I love this deal for two big reasons: international sales and licensing. In 2013, Mega Brands saw 70% of its sales come from the United States and Canada. That is an extremely high total for a company listed as one of the top 15 toymakers in the world. Lego reported single digit growth in the United States and United Kingdom, and said it saw double digit growth in other markets like Asia. Consider that Mega Brands had employees in only 17 countries and has a relatively small sales force. Mattel is present in over 150 countries and should easily be able to expand the brand into new territories.
Lego is headquartered in Denmark and has a loyal following in Europe. This is one possible risk for Mattel and its newly acquired company. However, with a market share of 85% with a similar product, Lego could see its market share hit, even if only by a few percentage points. In 2013, Mega Brands saw record sales of preschool construction toys. Now imagine sales hitting new records every year as new territories are added and its easy to see why Mattel was glad to pay $460 million for the company.

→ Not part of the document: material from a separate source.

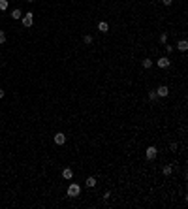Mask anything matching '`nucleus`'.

Mega has slowly been building its licensing base for Mega Bloks, with several of the announced properties coming later in 2014. In 2013, Mega launched a line of Call of Duty Mega Bloks. Later in 2014, Mega will release a line of blocks with SpongeBob Squarepants characters and Assassin's Creed characters. Mega currently has blocks branded after Barbie, Thomas & Friends, Caterpillar, John Deere, NYPD, Dora the Explorer, Smurfs, HALO, Skylanders, Power Rangers, and Hot Wheels. Several of these properties are existing Mattel brands, which should provide some cost synergies on the deal as Mattel will now see all sales from these blocks rather than licensing fees.
Down the road, I think Mattel will be more aggressive at signing deals with Mega Bloks branded after popular characters and upcoming movies. Mattel can also use its own brands like Little People, Fisher Price and Power Wheels as additional cross branding opportunities.

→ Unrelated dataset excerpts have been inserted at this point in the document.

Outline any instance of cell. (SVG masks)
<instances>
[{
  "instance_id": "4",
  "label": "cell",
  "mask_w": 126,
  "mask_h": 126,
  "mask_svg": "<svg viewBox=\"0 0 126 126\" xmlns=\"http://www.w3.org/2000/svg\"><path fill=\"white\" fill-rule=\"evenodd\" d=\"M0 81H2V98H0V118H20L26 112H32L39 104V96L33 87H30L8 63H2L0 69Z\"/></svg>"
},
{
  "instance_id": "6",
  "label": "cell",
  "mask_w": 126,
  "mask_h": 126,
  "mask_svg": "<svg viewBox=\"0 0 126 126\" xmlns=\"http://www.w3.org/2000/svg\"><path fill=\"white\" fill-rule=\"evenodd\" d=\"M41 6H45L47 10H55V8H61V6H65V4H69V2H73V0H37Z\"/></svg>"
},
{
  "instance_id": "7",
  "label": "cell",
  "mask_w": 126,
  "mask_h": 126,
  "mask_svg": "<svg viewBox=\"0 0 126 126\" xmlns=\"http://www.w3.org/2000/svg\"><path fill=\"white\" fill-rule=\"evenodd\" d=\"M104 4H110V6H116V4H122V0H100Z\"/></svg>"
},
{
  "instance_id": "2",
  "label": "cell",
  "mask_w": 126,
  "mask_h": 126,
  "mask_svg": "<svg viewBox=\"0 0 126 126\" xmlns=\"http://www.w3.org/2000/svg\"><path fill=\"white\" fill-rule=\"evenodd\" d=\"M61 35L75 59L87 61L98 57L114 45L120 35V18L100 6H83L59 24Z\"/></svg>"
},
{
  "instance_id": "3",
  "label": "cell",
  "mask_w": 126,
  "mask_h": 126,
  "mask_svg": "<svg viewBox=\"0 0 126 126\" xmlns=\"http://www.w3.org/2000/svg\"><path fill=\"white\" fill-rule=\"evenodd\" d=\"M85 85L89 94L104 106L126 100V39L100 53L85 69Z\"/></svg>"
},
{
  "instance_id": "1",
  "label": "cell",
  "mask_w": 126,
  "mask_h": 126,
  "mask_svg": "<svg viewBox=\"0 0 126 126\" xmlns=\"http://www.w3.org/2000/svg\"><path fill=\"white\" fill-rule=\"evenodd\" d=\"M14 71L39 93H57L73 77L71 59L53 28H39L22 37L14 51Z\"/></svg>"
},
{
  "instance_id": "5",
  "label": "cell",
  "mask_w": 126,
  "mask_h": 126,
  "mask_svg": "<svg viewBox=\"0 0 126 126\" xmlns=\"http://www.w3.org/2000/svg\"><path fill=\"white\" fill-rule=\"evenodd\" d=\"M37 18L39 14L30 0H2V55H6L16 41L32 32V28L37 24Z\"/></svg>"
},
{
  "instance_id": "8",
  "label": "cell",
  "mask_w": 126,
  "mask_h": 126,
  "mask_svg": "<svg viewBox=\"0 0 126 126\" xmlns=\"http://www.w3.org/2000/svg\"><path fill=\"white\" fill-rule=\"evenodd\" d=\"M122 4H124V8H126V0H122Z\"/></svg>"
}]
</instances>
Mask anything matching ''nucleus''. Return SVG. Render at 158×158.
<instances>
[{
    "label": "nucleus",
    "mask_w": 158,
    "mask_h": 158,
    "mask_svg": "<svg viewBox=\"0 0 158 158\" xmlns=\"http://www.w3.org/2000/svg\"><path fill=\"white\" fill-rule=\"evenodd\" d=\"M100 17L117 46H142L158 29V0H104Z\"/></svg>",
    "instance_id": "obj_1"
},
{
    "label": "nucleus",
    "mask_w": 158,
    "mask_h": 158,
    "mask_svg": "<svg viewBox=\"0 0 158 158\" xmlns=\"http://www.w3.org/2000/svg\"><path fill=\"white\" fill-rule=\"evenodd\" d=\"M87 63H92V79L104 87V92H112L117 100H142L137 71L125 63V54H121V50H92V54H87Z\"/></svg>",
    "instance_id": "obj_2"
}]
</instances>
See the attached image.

In case you haven't noticed, Lego is on a tear right now with a huge box office take for "Lego Movie." The company also announced on Thursday that 2013 sales grew 10% to $4.6 billion. Net income grew 9% for Lego's full year. In the last 10 years, Lego has now quadrupled its revenue. Lego has seen tremendous growth thorough new product offerings like Lego Friends and Ninjango. Key growth has also come from partnerships with brands like Star Wars and Harry Potter.
In the last fiscal year, Mattel saw sales increase 1%. North American sales grew 2%, while international sales saw 5% growth. American Girl led the way on the year, with 11% sales growth. Mattel is coming off a horrid fourth quarter report, which caused shares to plunge double digits. North American sales were down 10% and international sales were flat in the fourth quarter. Total company sales were down 6% in the fourth quarter.
My last article on Mattel recommended buying the stock, as it was at 52 week lows and offered a recently increased 4% yield. Since that time, shares have barely moved and still offer a dividend yield of 4%. Analysts are expecting minimal sales growth to $6.5 billion in fiscal 2014. In fiscal 2015, revenue is expected to increase 3.4% to $6.7 billion.
These estimates are prior to the Mega Brand acquisition. I see the acquisition adding some real value and growth to Mattel. As the toy leader, Mattel has seen its growth days come to an end. Worse yet, the company is failing to maintain current sales levels as its key brands face strong competition. The company's entry into construction sets could be a key growth driver, along with the international sales potential that will be coming from Mega Bloks.